Hi,

Running it directly lead to the same result, out of memory.

Pruning is deleting branches, or nodes in our case, I learned that terminology from an AI course.


I really wish to see a solution that creates a new xml as it is likely much faster and more memory friendly and traverses  fewer nodes rather than deleting nodes from the original which is not only slower but more data needs to be deleted.

( I'm making a lot of assumptions on how the delete works now )




Från: Christian Grün <christian.gruen@gmail.com>
Skickat: den 9 juli 2016 21:19
Till: Henning Phan
Kopia: BaseX
Ämne: Re: [basex-talk] Removing the xmlns attribute and/or adding the prefix
 
> Yes you did get it right and I did try the query though sadly java runs out of memory.

In that case, you could try to create a database of your document and
run the update operations directly on that database..

1. open your database
2. run the query:

  for $e in //*
  let $m := $e/@mark
  return if($m) then (
    delete node $m,
    (: [.] is same as: where $d ne "" :)
    for $d in data($m)[.]
    return (
      delete node $e/text(),
      insert node $d as first into $e
    )
  ) else (
    delete node $e
  )

If that doesn’t help…

1. delete all nodes without @mark attribute
2. optimize your database and
3. rewrite nodes with the @mark attribute


> I rather not prune my xml because It's around 5GB.

What do you mean by pruning?
::::
**PROMPT 1:** Quote the part of the BaseX thread that opens with the words containing "Från: Christian Grün" and closes with "on that database..".
**PROMPT 2:** Do these statements agree with the BaseX thread? Answer yes or no for each, quoting the words of the thread that decide it. (a) Running the update directly on the database solved the memory problem. (b) The writer picked up the term "pruning" from an AI course. (c) The XML document is around 5GB.
::::
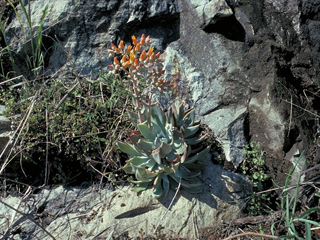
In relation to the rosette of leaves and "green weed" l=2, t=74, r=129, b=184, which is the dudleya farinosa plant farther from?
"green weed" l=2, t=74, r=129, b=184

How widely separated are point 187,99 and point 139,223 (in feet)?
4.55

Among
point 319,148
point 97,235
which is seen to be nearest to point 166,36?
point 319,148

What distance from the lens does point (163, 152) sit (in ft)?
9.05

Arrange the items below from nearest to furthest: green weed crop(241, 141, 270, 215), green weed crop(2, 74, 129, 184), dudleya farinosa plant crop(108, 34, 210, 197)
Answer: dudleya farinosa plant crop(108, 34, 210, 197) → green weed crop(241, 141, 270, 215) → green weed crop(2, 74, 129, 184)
::::
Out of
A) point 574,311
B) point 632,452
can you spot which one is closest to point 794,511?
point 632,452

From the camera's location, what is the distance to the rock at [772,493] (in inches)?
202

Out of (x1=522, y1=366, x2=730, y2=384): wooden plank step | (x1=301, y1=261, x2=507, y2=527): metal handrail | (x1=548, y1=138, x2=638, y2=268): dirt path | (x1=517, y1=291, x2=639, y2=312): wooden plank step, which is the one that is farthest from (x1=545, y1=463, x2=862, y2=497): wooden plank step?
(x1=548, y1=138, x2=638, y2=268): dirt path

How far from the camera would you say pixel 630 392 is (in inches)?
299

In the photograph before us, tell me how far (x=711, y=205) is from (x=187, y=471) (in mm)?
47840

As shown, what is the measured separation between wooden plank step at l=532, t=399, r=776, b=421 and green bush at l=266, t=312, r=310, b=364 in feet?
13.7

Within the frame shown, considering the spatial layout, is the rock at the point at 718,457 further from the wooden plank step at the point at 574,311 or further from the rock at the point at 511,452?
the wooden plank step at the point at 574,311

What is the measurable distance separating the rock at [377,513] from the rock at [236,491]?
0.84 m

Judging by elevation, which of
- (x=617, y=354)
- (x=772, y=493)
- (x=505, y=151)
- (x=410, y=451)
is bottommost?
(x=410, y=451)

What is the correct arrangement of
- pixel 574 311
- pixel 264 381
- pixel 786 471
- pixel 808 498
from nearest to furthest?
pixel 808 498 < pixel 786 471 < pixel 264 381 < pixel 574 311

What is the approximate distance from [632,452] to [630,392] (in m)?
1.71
::::
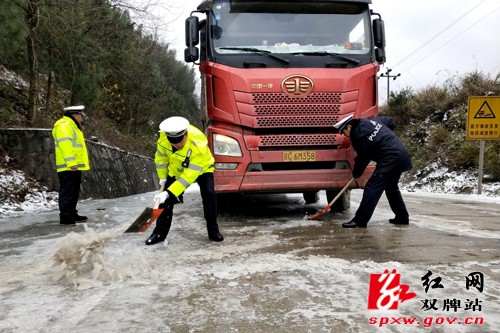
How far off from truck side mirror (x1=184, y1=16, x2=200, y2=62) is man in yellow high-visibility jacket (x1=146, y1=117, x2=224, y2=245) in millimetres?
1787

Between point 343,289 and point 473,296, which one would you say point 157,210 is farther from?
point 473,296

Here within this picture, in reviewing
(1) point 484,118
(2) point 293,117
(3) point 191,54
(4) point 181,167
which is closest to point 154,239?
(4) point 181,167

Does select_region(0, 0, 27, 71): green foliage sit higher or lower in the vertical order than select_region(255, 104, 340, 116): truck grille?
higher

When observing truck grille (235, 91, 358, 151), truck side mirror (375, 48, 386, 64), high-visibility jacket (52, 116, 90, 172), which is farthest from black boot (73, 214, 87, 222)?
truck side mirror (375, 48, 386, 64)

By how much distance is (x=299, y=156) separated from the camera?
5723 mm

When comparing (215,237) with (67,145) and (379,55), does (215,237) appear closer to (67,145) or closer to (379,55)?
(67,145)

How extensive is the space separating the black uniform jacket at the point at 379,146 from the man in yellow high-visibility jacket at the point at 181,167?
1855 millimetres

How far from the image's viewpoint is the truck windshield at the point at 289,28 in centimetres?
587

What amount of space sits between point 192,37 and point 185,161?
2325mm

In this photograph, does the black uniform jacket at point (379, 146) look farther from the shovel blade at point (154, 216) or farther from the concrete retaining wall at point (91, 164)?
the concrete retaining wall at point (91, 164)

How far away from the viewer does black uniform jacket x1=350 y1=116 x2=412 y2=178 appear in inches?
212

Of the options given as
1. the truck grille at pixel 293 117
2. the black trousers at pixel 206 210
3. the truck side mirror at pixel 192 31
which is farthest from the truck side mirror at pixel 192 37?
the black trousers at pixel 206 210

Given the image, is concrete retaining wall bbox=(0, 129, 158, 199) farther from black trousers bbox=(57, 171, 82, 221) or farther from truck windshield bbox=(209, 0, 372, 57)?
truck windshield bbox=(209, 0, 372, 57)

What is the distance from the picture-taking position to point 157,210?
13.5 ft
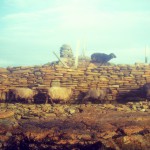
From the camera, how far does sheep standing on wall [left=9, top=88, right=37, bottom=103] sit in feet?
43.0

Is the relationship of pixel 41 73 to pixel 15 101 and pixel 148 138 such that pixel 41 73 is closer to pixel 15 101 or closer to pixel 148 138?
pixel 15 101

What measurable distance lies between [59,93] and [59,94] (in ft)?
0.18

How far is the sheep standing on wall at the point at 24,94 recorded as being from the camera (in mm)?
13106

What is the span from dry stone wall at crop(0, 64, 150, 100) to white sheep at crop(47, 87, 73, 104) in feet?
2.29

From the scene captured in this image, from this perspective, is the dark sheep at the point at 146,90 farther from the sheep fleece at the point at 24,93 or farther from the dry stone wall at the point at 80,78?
::::
**COMPLETE ANSWER 1:**
Från: Christian Grün <christian.gruen@gmail.com>
Skickat: den 9 juli 2016 21:19
Till: Henning Phan
Kopia: BaseX
Ämne: Re: [basex-talk] Removing the xmlns attribute and/or adding the prefix
 
> Yes you did get it right and I did try the query though sadly java runs out of memory.

In that case, you could try to create a database of your document and
run the update operations directly on that database..

**COMPLETE ANSWER 2:**
(a) No: "Running it directly lead to the same result, out of memory."
(b) Yes: "I learned that terminology from an AI course."
(c) Yes: "I rather not prune my xml because It's around 5GB."